Table 8 shows the numerical inelastic buckling loads and the corresponding pressures provided by this empirical-theoretical approach, calculated by considering as ingredients of Johnson’s formula (1) the numerical outputs of the elastic buckling loads given by FEM (Table 3).

Table 8 Theoretical inelastic buckling loads and pressures for the cases of Table 3 experimentally tested

In Figs. 12, 13 and 14 red dashes, indicating the numerical value of the inelastic buckling load evaluated by Johnson’s empirical formula, are superimposed to the experimental curves. Despite the approximate and empirical nature of this formula, a very good agreement between experimental and FEM numerical results is found. In addition, we remark that in general the numerical predictions appear to be conservative; no need to stress the fact that such an indication is strongly in favour of technical design since it goes in favour of safety. This can be considered enough for the purpose of the present study, while a numerical modelling of inelastic torsion buckling of aluminium thin-walled profiles would go far beyond [20, 21, 35, 36].

6 Conclusions

Our in-house numerical code for the analysis of TWBs, relying on finite differences, is able to describe warping effects through a coarse one-dimensional beam model. It proved to be quick, efficient and reliable, but gave counterintuitive results (i.e., a decrease in the buckling load) when locally stiffened profiles were considered. In this contribution we presented a thorough comparison of experimental and numerical results on the effect of local stiffeners on the buckling load capacity of multi-symmetric open thin-walled beams. The experimental campaign was performed on a series of specifically designed and manufactured aluminium specimens and stiffeners. These required a small amount of material and manufacturing but remarkable increased the buckling strength, which, however, is very sensitive to the placement of the stiffener, emphasizing the crucial role of a proper design. From this standpoint, the experimental and numerical results shown here are a benchmark for future developments.

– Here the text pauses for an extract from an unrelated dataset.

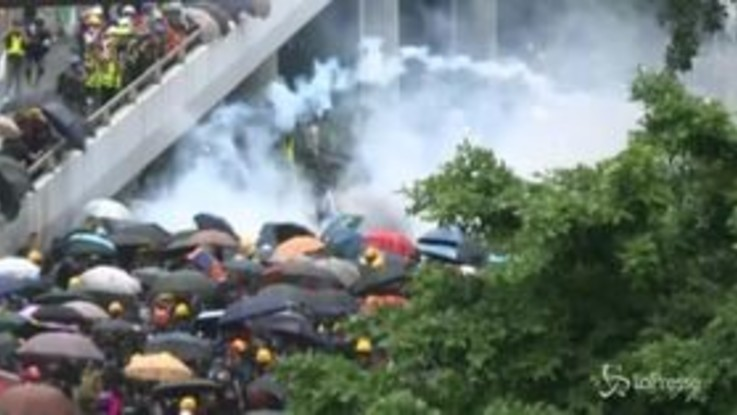 Ancora lacrimogeni contro i manifestanti a Hong Kong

The numerical analysis directly compared the results of a commercial code, where shell finite elements were used, with those of the in-house one, assuming a linearly elastic material. On the other hand, the in-house code well catches the contributions of end constraints towards warping but gives unexpected results (if not properly interpreted) as for the intermediate stiffeners. In fact, warping constraints can be specified by imposing boundary conditions; the stiffening effect relies on the geometrical properties assigned to the cross sections of the reinforced chunks. Physical intuition and a careful examination of the FEM results suggested a different view of the stiffened beam chunk in both the one-dimensional theoretical and numerical models, i.e., as an inner warping constraint. In this way, the surprising results were overcome, and the FEM results were fully recovered. The numerical elastic buckling loads were thus used to calculate inelastic buckling loads, which matched well the experimental results.

From the satisfactory comparison of experimental and numerical results we thus believe that our present contribution may serve as an indication towards design purposes, most of all since we proved that small amounts of material provide technically remarkable effects. At the same time, the interesting remark on the modelling of the local stiffeners opens new questions both from the theoretical and numerical points of view, which pave the way for further investigations that are in due course and will be reported elsewhere.